- Text extract:
FIGNEWS-2024: MARBERT ARABIC (TEAM VERSION - SHARED DRIVE)
==========================================================
- Uses shared Google Drive for storage
- Saves best model only (with checkpoint cleanup)
- Data logic: Uses Arabic MT if English source, Text if Arabic source
"""

# ============================================================================
# GOOGLE DRIVE MOUNT
# ============================================================================
from google.colab import drive
drive.mount('/content/drive',force_remount=True)
print("✓ Google Drive mounted")

# ============================================================================
# IMPORTS
# ============================================================================
import os
import warnings
import re
import shutil
warnings.filterwarnings('ignore')

import pandas as pd
import numpy as np
from collections import Counter
from typing import Dict, List, Tuple
from datetime import datetime

from sklearn.model_selection import train_test_split
from sklearn.metrics import classification_report, accuracy_score, f1_score
from sklearn.utils.class_weight import compute_class_weight

from transformers import (
    AutoTokenizer,
    AutoModelForSequenceClassification,
    Trainer,
    TrainingArguments,
    EarlyStoppingCallback
)
from datasets import Dataset
import torch
import torch.nn as nn

print("="*80)
print("MARBERT ARABIC PIPELINE (Shared Drive + Data Augmentation)")
print("="*80)


# ============================================================================
# CONFIGURATION
# ============================================================================

class Config:
    """Pipeline configuration"""

    # ========== SHARED DRIVE PATHS ==========
    BASE_PATH = "/content/drive/MyDrive/fignews_shared_project/"

    # Data paths
    MAIN_FILE = BASE_PATH + "data/Main.xlsx"
    IAA_FILES = [
        BASE_PATH + "data/IAA-1.xlsx",
        BASE_PATH + "data/IAA-2.xlsx",
        BASE_PATH + "data/IAA-3.xlsx",
        BASE_PATH + "data/IAA-4.xlsx"
    ]

    # Output directory
    OUTPUT_DIR = BASE_PATH + "models/marbert_finetuned/"

- Data listing:

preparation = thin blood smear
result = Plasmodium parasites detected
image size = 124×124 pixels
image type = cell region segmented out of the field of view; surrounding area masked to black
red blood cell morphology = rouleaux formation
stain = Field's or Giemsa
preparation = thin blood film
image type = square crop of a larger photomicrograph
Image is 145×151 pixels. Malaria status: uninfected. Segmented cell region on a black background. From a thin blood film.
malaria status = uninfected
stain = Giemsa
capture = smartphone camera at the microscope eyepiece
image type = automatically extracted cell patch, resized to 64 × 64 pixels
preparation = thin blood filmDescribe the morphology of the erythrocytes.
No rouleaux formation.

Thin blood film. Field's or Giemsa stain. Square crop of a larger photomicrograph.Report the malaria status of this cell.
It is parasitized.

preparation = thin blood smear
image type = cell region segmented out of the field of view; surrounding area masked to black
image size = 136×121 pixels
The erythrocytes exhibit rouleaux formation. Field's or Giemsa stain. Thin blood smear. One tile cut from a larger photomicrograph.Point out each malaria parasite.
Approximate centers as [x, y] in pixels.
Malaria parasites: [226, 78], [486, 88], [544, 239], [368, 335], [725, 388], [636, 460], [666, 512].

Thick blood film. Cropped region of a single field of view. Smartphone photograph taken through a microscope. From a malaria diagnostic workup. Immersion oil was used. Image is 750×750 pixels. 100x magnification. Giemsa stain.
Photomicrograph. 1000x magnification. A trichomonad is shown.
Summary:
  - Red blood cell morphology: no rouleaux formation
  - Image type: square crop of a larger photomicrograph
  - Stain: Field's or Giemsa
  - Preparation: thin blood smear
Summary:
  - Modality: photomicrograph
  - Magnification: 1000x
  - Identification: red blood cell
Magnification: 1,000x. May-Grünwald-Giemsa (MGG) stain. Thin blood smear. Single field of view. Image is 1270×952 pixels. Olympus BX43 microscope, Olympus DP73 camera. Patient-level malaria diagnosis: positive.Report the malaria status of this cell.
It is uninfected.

- What to do:
• A. Reproduce the MARBERT pipeline code from "- Data logic: Uses" to "drive.mount('/content/drive',force_remount=True)".
• B. According to the MARBERT pipeline code, what data does the pipeline use when the source is English?
• C. Go on writing the MARBERT pipeline code from the point where it stops.
The records are separate material from the MARBERT pipeline code.

- Results for each task:
• A.
- Data logic: Uses Arabic MT if English source, Text if Arabic source
"""

# ============================================================================
# GOOGLE DRIVE MOUNT
# ============================================================================
from google.colab import drive
drive.mount('/content/drive',force_remount=True)

• B. It uses the Arabic MT.

• C.
    # =========================================

    # Label mapping
    LABEL_MAP = {
        'Unbiased': 'Unbiased',
        'Biased against Palestine': 'Biased Against Palestine',
        'Biased Against Palestine': 'Biased Against Palestine',
        'Biased against Israel': 'Biased Against Israel',
        'Biased Against Israel': 'Biased Against Israel',
        'Unclear': 'Others',
        'Biased against others': 'Others',
        'Biased against both': 'Others',
        'Biased against both Palestine and Israel': 'Others',
        'Not Applicable': 'Others',
        'Others': 'Others'
    }

    TARGET_LABELS = ['Unbiased', 'Biased Against Palestine',
                     'Biased Against Israel', 'Others']
    LABEL2ID = {label: idx for idx, label in enumerate(TARGET_LABELS)}
    ID2LABEL = {idx: label for label, idx in LABEL2ID.items()}

    MODEL_NAME = "UBC-NLP/MARBERTv2"
    IAA_TRAIN_SPLIT = 0.8
    RANDOM_STATE = 42

    # Training arguments (Save best model)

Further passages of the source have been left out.